L’Europa detta ancora legge: quella sulla natura non mette tutti d’accordo

La tutela del Pianeta, le restrizioni della Ue, la sensazione che tutto dipenda dall'incapacità di fare politica. Sullo sfondo le elezioni del prossimo anno

Salutata come una vittoria storica – vittoria lo è sicuramente, storica vedremo cosa racconterà negli anni la storia medesima – la Nature Restoration Law determina due situazioni fattuali: la prima, vincolante, prevede (tra le altre cose) di ripristinare il 20% delle aree terrestri e marine in modo da tutelare la biodiversità entro l’ormai fatidico 2030 e, sempre entro la stessa data, la limitazione dell’uso dei pesticidi, la salvaguardia e aumento degli spazi verdi urbani a fronte di 100 miliardi messi a disposizione dei Paesi membri; la seconda, non meno importante, allarga di fatto quelle fessurine che ci sono nel tessuto connettivo europeo fino a farle diventare crepe. Perché, sì, il parlamento europeo ha approvato la proposta della Commissione ma con una maggioranza così risicata (336 a favore e 300 contrari più 13 astenuti. Domanda: ma astenuti da cosa?) da spaccare l’Aula e da spaccare a sua volta il Ppe che pur di bloccare la legge sul ripristino della natura si è spinto fino a chiedere la sfiducia di Ursula von der Leyen.

Il dato politico è il successo dei liberali e la sconfitta della destra oltre che del Ppe; il dato di fatto è la gestione del futuro immediato, tenuto conto che da qui a meno di un anno ci saranno le elezioni e proprio sulla natura, e tutto ciò che attiene alla salvaguardia del pianeta, si giocherà la partita più dura e, probabilmente, decisiva.
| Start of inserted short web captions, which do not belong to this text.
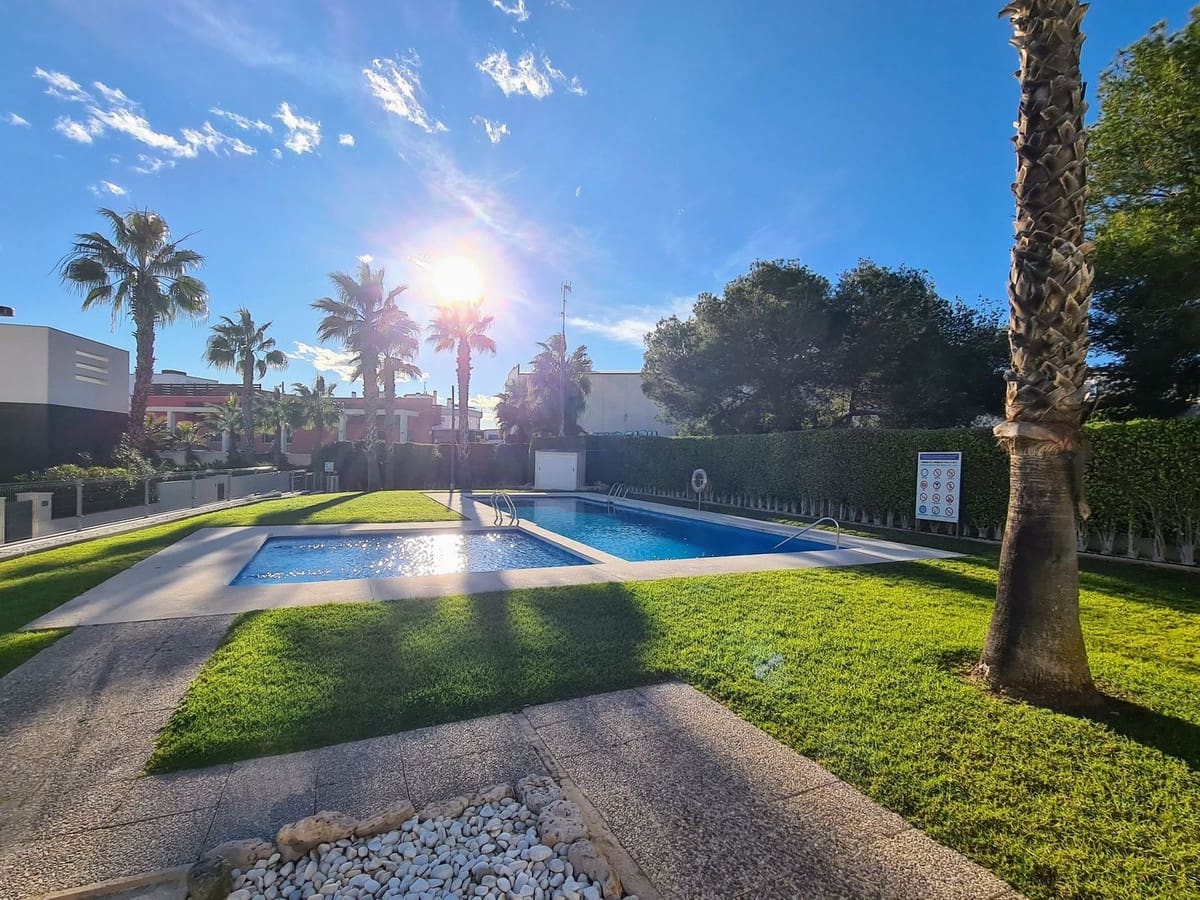 3 bedroom Villa for sale in Villamartin with pool garage - € 330,000 (Ref: 9504029)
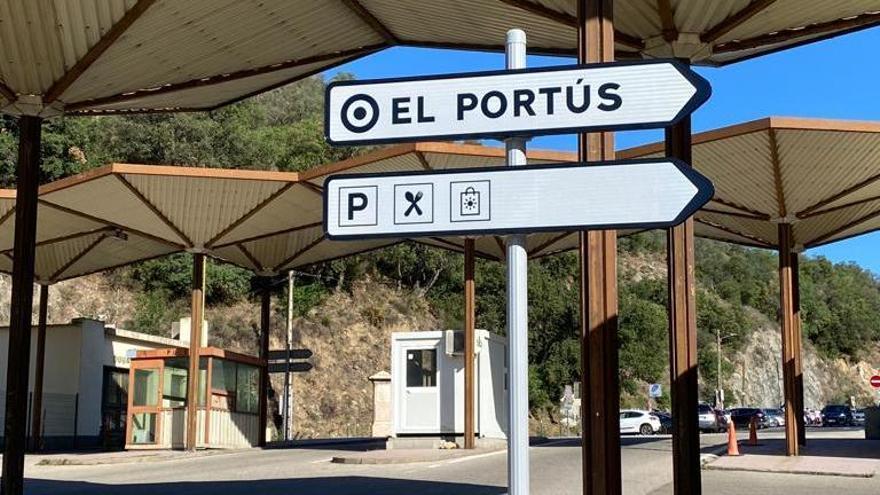 La Jonquera senyalitza El Portús després del canvi de nom i per &quot;dignificar el barri&quot;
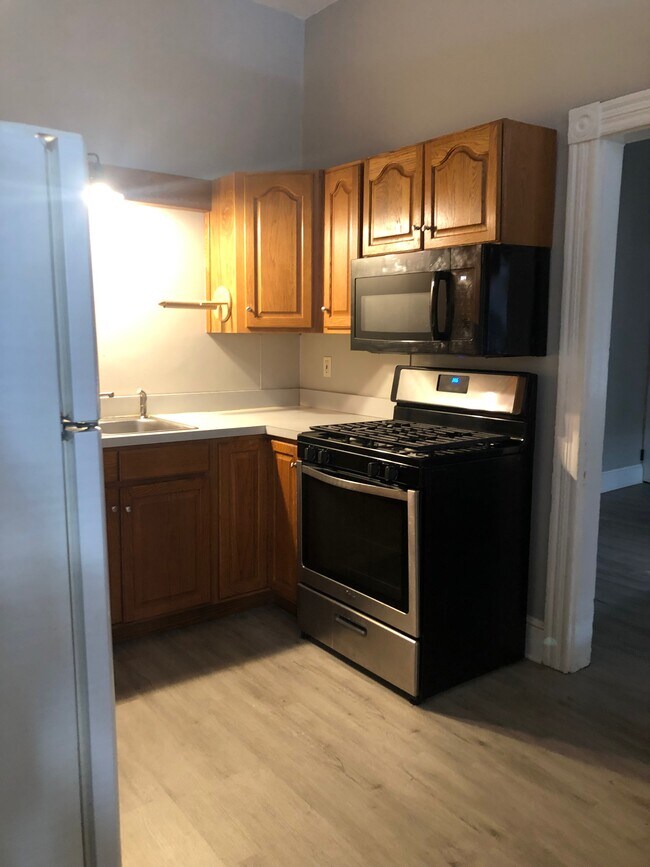 Kitchen and stove - 471 Manor St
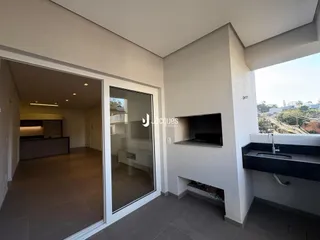 Vista interna de uma sala de estar que se abre para uma área externa.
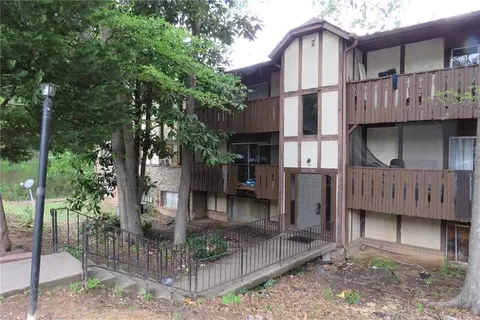 1310 Camelot Dr #1310, Atlanta, GA 30349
Il terzo dato che emerge è di pura cronaca, una fotografia in bianco-e-nero della realtà: ormai qualsiasi provvedimento venga adottato dalla Commissione e vidimato dal Parlamento Ue in merito a questioni ambientali divide, polverizza, inasprisce. L’elenco è lungo: auto elettriche, case green, pompe di calore, packaging. E adesso il primo sì alla Nature Restoration Law.

Lontani da posizioni ideologiche, vicini alle esigenze del Pianeta e non distanti dai bisogni di chi lavora per vivere o sopravvivere (gli agricoltori, ad esempio), stabilire cosa sia giusto o sbagliato è un equilibrismo. Sono le esasperazioni che spesso inducono ad altri radicalismi e certe flessibilità percepite a Strasburgo aiutano ad accettare con minori preoccupazioni nuove regole. Gli ultra-ambientalisti, a ben pensare, nel loro nobilissimo intento di non rovinare ciò che ci è stato donato, a volte vanno troppo oltre e innescano processi all’incontrario. Nella stessa misura in cui gli eco-imbrattatori con l’obiettivo di sensibilizzare provocano reazioni alla rovescia. O, dall’altra parte, coloro che difendono le ragioni, giustissime, di famiglie e imprese schiacciate nella morsa del caro-prezzi e dei costi di una transizione ‘green’, dimenticano spesso di considerare le conseguenze di una ‘crisi’ climatica c’è pesantemente in atto.

Il punto, forse, sta proprio qui: l’eccesso di regole che impone la Ue, è ‘figlio’ verosimilmente di una fisiologica incapacità di fare politica. E non può essere Greta Thunberg – con tutto il rispetto – a dettare l’agenda degli eurodeputati.